RSA Jeunes : le leurre et l'argent du leurre

Décryptage.
Avignon est une ville tout indiquée pour jouer la comédie. Nicolas Sarkozy s'est fait un plaisir de l'illustrer mardi lors d'un discours consacré aux jeunes: «L'extension du RSA aux moins de 25 ans», présentée comme une avancée majeure, n'est qu'une fable. Le «sous conditions» qui suit l'annonce est en effet tellement restrictif que le nombre de jeunes concerné par cette mesure se révèle très réduit.
Le président de la République et sa famille politique l'ont une nouvelle fois répété: ils craignent «l'assistanat». C'est donc sans surprise que les moins de 25 ans ont été exclus du «RSA socle», ce revenu qui remplace l'ancien RMI et qui permet à ceux qui n'ont rien de vivre décemment. Tant pis pour ceux qui estiment que si l'on est citoyen à 18 ans, on doit avoir dès cet âge les mêmes droits que ses aînés.
Mais la restriction va bien plus loin. Car le RSA, c'est aussi, quand on a plus de 25 ans, un complément de revenu pour les travailleurs pauvres, dont beaucoup travaillent à temps partiel. Ce RSA de complément (110 euros en moyenne par mois), les jeunes y auront droit, mais seulement s'ils ont travaillé pendant deux des trois dernières années à temps plein, ou à deux tiers de temps pendant trois ans.
Du coup, ne sont concernés que les jeunes qui sont arrivés très tôt sur le marché de l'emploi et qui continuent d'être dans une situation précaire.

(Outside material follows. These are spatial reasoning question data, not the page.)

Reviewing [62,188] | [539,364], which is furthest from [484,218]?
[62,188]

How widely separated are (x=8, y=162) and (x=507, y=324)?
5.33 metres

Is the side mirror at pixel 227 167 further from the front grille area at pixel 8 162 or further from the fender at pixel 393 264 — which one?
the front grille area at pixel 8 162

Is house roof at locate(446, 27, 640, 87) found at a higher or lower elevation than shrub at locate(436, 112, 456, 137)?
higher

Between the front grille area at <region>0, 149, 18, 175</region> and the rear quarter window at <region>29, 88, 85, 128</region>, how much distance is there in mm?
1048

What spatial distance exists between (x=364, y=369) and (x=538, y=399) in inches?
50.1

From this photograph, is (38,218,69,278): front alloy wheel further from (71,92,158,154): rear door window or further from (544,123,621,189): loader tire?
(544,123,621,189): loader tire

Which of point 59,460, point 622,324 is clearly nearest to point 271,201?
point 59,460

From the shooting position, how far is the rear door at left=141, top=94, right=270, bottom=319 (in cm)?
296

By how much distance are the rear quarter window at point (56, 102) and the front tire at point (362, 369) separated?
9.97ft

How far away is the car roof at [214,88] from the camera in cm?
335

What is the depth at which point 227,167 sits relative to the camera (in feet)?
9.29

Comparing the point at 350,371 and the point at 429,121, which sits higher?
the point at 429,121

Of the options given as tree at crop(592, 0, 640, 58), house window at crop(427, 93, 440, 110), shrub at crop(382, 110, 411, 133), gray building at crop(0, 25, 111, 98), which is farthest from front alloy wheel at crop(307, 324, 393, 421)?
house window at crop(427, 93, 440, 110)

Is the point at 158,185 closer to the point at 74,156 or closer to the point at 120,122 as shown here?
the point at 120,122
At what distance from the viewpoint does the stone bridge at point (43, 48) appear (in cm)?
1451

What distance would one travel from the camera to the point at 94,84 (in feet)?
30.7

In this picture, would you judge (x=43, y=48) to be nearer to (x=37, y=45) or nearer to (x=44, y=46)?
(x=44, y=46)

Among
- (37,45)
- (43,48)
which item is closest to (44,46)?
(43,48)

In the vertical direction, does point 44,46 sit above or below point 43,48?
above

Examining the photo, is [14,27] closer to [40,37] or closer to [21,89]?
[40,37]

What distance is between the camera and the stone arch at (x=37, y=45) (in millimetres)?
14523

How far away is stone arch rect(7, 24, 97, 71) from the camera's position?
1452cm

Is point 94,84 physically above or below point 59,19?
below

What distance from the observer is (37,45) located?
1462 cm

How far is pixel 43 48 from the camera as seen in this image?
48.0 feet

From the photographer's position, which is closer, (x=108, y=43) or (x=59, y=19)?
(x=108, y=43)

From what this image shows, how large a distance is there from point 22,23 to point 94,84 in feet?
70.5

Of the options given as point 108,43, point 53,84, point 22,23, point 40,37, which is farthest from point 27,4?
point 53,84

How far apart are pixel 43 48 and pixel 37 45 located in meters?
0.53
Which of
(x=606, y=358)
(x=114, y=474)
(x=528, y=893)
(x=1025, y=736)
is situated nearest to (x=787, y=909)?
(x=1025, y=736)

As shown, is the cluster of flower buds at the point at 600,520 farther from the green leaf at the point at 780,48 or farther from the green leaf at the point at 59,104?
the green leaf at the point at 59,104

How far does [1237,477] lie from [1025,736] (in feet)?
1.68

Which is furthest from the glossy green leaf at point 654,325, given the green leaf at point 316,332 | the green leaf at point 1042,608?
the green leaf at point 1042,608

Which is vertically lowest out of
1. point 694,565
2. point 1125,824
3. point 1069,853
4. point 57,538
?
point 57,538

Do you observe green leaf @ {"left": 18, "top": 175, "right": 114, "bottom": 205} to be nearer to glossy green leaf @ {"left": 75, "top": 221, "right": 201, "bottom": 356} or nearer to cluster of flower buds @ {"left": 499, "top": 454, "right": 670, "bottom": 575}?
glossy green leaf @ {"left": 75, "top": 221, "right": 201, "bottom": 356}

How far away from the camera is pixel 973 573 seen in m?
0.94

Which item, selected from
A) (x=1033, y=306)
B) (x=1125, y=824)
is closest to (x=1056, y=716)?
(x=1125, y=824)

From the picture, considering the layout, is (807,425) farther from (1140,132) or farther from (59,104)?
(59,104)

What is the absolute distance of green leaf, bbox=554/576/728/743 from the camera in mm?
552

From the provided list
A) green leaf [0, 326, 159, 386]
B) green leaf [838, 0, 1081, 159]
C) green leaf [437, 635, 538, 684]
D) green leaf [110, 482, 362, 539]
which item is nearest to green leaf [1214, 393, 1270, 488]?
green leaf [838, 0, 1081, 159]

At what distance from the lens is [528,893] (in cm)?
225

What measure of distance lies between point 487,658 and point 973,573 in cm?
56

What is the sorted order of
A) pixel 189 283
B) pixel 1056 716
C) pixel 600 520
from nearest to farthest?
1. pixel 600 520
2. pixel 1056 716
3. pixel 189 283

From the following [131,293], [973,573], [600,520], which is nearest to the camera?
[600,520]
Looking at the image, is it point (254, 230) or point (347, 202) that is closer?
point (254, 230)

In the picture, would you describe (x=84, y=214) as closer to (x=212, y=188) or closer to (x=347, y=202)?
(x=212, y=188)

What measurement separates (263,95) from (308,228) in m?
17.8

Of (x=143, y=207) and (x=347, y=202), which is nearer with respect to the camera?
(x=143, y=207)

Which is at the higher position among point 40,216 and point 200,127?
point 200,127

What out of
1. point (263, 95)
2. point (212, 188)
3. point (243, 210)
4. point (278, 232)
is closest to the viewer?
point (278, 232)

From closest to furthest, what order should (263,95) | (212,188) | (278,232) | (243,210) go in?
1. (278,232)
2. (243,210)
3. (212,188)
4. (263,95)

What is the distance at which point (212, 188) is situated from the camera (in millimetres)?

Ils seraient 160.000 selon le gouvernement. Les conditions d'éligibilité à ce RSA jeunes sont telles qu'un homme de 23 ans ayant travaillé pendant trois ans comme caissier, disons de 19 à 22 ans, et qui serait à présent au chômage, ne touchera pas le RSA socle. En effet, celui-ci ne peut se cumuler avec l'allocation chômage, qui dure deux ans. Il ne touchera ce RSA socle qu'à la fin de son allocation chômage, à 24 ans, alors qu'auparavant il aurait dû attendre 25 ans. Ce nombre de situations s'annonce faible (40.000 selon le haut-commissaire)
Prenons maintenant l'exemple d'un jeune de 24 ans qui débute dans une entreprise. Dans son discours, Nicolas Sarkozy a expliqué qu'il n'y avait pas de raison que ce jeune ne touche pas la même allocation qu'un salarié de 25 ans de la même entreprise qui touche le même salaire. C'est vrai. Mais le nouveau disposititif n'y changera rien si le plus jeune des deux salariés n'a pas plus de deux ans d'ancienneté sur le marché du travail.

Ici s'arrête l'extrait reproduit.